BEGIN Text shown

I would write my review of firefox when its final version is released


----------



## contactpraven2001 (Feb 14, 2008)

thx for review


----------



## QwertyManiac (Feb 14, 2008)

I loved the addons search function the moment I saw it at Mozilla-Links' post about this new version. And now am running it


----------



## ico (Feb 14, 2008)

^^ +1
Now I am feeling to try this Beta. I also liked the new interface of the Toolbar.

Nice review.....


----------



## coolpcguy (Feb 15, 2008)

@all thanks for the comments. I love the new Location bar. It's just great. From beta 3 onwards the history is also searchable, in Beta 2, only the sites you'd surfed using Beta 2 were searchable. Now it doesnt matter if you what version you'd browsed - if you visited a site, it'll be searchable under locations bar


----------



## MetalheadGautham (Feb 15, 2008)

I think they must make Noia 2.0 eXtreme theme as the default firefox theme. I saw it used once years ago, and have stuck with it all the time since then. Its much too likable. It matches with every OS theme you use.

END Text shown

Problems to solve —
a. In the Firefox forum thread, starting with which beta is the history searchable in the location bar?
b. From the Firefox forum thread, copy word for word the passage starting with "## coolpcguy (Feb" and going on through "theme you use.".

BEGIN Exercise data

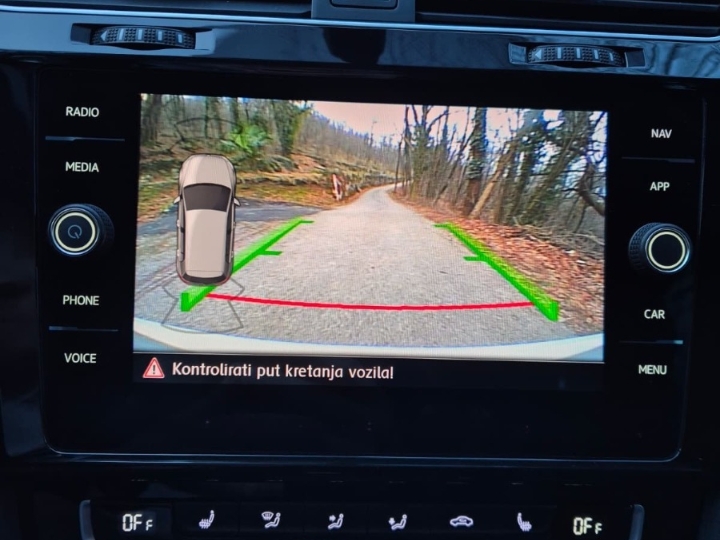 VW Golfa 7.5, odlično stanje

END Exercise data
BEGIN Exercise data

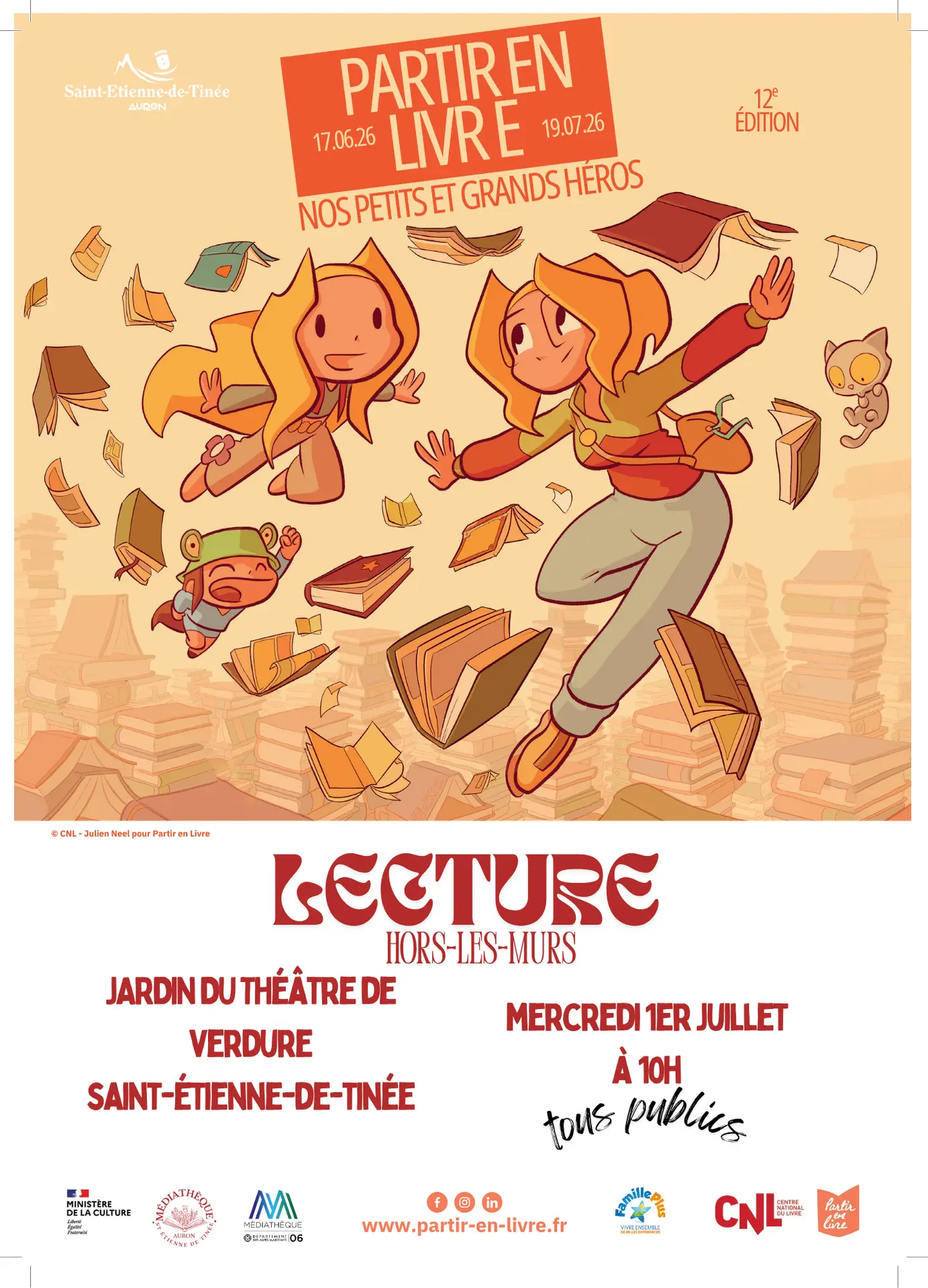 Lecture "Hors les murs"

END Exercise data

Expected responses —
a. Beta 3

b.
## coolpcguy (Feb 15, 2008)

@all thanks for the comments. I love the new Location bar. It's just great. From beta 3 onwards the history is also searchable, in Beta 2, only the sites you'd surfed using Beta 2 were searchable. Now it doesnt matter if you what version you'd browsed - if you visited a site, it'll be searchable under locations bar


----------



## MetalheadGautham (Feb 15, 2008)

I think they must make Noia 2.0 eXtreme theme as the default firefox theme. I saw it used once years ago, and have stuck with it all the time since then. Its much too likable. It matches with every OS theme you use.